Le dispositif alpages sentinelles souhaiterait aussi améliorer le retour d’expériences de terrain sur les impacts des différents modes de conduite des troupeaux sur la végétation. Enfin, le besoin de mieux faire circuler l’information à la fois entre les différents acteurs du dispositif et vers l’extérieur se fait sentir notamment du côté des éleveurs et des bergers, pour diffuser les avancées, ouvrir les réflexions et partager les débats avec le plus grand nombre.

mai 2018- mesure biomasse végétale © Gabillet Marine (Irstea) PASTORALP : quelles stratégies d’adaptation au changement climatique ?

Le programme LIFE PASTORALP est un programme européen et un partenariat franco-italien ayant pour objectif de réduire la vulnérabilité et d’accroître la résilience des pâturages alpins face au changement climatique, cela à travers deux études de cas : les Parcs nationaux des Écrins en France et du Grand Paradis en Italie.
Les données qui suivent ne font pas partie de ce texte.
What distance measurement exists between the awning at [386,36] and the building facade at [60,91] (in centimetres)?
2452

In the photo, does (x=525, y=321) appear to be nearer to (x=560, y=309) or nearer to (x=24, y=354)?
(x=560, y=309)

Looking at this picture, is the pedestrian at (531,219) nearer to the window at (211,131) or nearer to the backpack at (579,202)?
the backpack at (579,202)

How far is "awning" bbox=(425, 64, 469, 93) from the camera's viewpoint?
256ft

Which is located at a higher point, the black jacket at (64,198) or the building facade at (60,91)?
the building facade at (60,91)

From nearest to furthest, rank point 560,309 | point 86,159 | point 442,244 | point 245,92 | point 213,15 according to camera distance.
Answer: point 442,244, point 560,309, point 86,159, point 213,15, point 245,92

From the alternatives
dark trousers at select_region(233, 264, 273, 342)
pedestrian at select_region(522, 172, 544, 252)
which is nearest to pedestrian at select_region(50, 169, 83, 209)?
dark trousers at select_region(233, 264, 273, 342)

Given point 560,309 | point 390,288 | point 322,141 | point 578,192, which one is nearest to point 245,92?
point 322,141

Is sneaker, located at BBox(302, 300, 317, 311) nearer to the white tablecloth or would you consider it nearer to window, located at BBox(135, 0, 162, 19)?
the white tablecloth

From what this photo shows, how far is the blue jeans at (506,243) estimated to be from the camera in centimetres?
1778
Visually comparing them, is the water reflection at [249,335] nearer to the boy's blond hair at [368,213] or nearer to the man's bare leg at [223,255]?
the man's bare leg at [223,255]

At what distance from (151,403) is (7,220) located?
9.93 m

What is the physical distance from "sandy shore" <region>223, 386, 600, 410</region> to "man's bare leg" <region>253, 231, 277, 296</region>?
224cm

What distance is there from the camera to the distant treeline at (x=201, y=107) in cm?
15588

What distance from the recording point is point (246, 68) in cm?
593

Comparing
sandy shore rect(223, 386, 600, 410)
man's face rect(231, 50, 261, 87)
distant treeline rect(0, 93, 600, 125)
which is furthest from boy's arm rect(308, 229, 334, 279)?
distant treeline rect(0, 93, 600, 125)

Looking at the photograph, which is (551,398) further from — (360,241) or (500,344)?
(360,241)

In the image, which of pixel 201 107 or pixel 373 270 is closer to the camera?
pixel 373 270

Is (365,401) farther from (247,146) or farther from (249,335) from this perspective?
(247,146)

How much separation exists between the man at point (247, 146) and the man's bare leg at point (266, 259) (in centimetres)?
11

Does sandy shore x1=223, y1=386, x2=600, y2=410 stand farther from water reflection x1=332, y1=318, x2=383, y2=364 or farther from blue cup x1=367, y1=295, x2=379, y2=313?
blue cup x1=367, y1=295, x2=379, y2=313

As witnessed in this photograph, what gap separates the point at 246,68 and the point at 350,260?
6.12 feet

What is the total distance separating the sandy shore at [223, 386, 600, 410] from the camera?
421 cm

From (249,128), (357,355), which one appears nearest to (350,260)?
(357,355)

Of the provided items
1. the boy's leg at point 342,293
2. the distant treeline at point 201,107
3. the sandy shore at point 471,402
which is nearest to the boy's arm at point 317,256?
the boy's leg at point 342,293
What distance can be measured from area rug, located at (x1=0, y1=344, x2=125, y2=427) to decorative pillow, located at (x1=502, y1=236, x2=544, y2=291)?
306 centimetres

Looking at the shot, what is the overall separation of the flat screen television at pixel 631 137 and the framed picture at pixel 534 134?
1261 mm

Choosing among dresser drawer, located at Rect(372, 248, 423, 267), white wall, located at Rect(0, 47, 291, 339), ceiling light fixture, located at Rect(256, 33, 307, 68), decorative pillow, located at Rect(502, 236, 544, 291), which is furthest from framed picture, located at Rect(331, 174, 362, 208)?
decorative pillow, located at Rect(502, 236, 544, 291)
Divers instituts de recherche à la fois français et italiens travaillent ensemble sur ce sujet, avec le but d’élaborer des stratégies d’adaptation au changement climatique à différentes échelles. Parmi les partenaires, l’IRSTEA, l’INRA et les Parcs nationaux des Écrins et du Grand Paradis étaient présents à cette journée d’échanges.

Ce programme permet la mise en place d’actions expérimentales et de recherche, telles par exemple la réalisation de diagnostics pastoraux de vulnérabilité climatique, la mise en place de relevés de végétation sur des lignes de lecture, l’installation de capteurs permettant de mesurer l’intensité de photosynthèse et la phénologie des végétations, l’élaboration d’une méthode de cartographie de la végétation par télédétection, ou encore l’analyse sociologique des relations entre partenaires, éleveurs et bergers. Tous ces éléments participent au développement des connaissances relatives au changement climatique en alpage et sur les exploitations, et peuvent aussi se révéler précieuses au dispositif Alpages sentinelles.